If
\[\psi = \psi (x,y,z)\]
is continuously differentiable, then \[\int \int \int_V \mathbf{\nabla} \psi \: dV = \int \int_S \psi \mathbf{n}\]
Proof Let
\[\mathbf{F}= \mathbf{a} \psi\]
where \[\mathbf{a}\]
is a constant vector.

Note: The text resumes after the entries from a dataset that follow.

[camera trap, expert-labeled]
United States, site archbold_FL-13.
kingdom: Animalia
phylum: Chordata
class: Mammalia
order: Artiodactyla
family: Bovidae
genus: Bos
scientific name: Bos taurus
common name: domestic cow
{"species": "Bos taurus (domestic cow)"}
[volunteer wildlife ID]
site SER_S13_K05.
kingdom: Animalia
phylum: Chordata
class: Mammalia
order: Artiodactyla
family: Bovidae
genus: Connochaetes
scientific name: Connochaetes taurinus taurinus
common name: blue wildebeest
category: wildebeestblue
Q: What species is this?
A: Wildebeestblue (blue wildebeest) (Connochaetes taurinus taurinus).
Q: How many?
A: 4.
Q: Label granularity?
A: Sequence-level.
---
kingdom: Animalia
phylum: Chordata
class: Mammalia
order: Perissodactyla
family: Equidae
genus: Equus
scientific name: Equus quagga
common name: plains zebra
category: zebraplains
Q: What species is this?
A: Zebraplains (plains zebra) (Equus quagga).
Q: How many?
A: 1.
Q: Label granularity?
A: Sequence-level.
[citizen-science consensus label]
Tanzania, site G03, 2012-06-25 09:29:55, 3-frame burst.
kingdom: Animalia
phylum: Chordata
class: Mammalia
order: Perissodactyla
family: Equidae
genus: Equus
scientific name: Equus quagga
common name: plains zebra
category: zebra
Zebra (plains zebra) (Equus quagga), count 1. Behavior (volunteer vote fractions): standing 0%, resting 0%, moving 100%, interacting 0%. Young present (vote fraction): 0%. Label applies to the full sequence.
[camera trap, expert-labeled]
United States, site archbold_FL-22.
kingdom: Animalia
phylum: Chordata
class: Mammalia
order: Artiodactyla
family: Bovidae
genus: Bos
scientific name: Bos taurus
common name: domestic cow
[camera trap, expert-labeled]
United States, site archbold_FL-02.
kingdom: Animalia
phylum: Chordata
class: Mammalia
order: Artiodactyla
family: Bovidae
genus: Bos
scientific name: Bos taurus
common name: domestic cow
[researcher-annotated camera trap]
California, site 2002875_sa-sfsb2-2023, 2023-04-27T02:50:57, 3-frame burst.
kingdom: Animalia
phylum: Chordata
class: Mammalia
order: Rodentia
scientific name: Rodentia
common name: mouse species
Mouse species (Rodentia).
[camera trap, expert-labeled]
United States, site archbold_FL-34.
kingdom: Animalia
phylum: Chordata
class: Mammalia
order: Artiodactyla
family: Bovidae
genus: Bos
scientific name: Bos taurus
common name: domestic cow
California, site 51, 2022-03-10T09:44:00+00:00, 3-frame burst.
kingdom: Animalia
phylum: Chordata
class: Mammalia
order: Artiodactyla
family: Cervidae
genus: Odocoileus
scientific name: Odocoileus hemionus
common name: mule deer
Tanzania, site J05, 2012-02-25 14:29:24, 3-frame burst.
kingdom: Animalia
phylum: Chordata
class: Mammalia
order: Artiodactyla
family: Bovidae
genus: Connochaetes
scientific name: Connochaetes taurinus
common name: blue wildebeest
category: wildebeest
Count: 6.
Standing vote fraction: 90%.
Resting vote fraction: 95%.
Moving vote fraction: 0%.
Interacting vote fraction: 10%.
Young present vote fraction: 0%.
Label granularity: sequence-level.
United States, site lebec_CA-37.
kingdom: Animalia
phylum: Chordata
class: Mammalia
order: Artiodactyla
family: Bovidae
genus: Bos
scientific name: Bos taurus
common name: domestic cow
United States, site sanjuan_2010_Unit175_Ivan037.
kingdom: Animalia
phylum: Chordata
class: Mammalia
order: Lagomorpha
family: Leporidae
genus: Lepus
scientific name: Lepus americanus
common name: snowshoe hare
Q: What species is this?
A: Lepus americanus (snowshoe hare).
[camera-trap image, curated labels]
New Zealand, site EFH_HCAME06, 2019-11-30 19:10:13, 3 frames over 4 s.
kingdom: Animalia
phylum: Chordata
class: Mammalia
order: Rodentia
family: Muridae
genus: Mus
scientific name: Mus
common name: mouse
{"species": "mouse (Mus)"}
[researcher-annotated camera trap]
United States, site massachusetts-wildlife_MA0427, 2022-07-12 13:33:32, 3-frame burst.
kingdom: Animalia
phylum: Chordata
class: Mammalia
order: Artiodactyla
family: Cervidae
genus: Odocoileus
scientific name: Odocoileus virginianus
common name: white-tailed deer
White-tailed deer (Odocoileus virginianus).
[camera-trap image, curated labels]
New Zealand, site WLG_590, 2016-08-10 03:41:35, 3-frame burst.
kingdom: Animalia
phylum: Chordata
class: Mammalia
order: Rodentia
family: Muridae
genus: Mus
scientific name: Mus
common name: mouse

Apply the Divergence Theorem.\[\int \int \int_V \mathbf{\nabla} \cdot (\mathbf{a} \psi ) dV = \int \int_S ( \mathbf{a} \psi) \cdot \mathbf{n} dS \]
We can rewrite this as
\[\int \int \int_V \mathbf{a} \cdot (\mathbf{\nabla} \psi ) dV = \int \int_S ( \mathbf{a} \cdot (\psi \mathbf{n}) dS \]
Since
\[\mathbf{a}\]
is a constant vector we can take it out as a factor, obtaining\[\mathbf{a} \cdot \int \int \int_V (\mathbf{\nabla} \psi ) dV = \mathbf{a} \cdot \int \int_S (\psi \mathbf{n}) dS \]
Hence
\[ \int \int \int_V (\mathbf{\nabla} \psi ) dV = \int \int_S (\psi \mathbf{n}) dS \]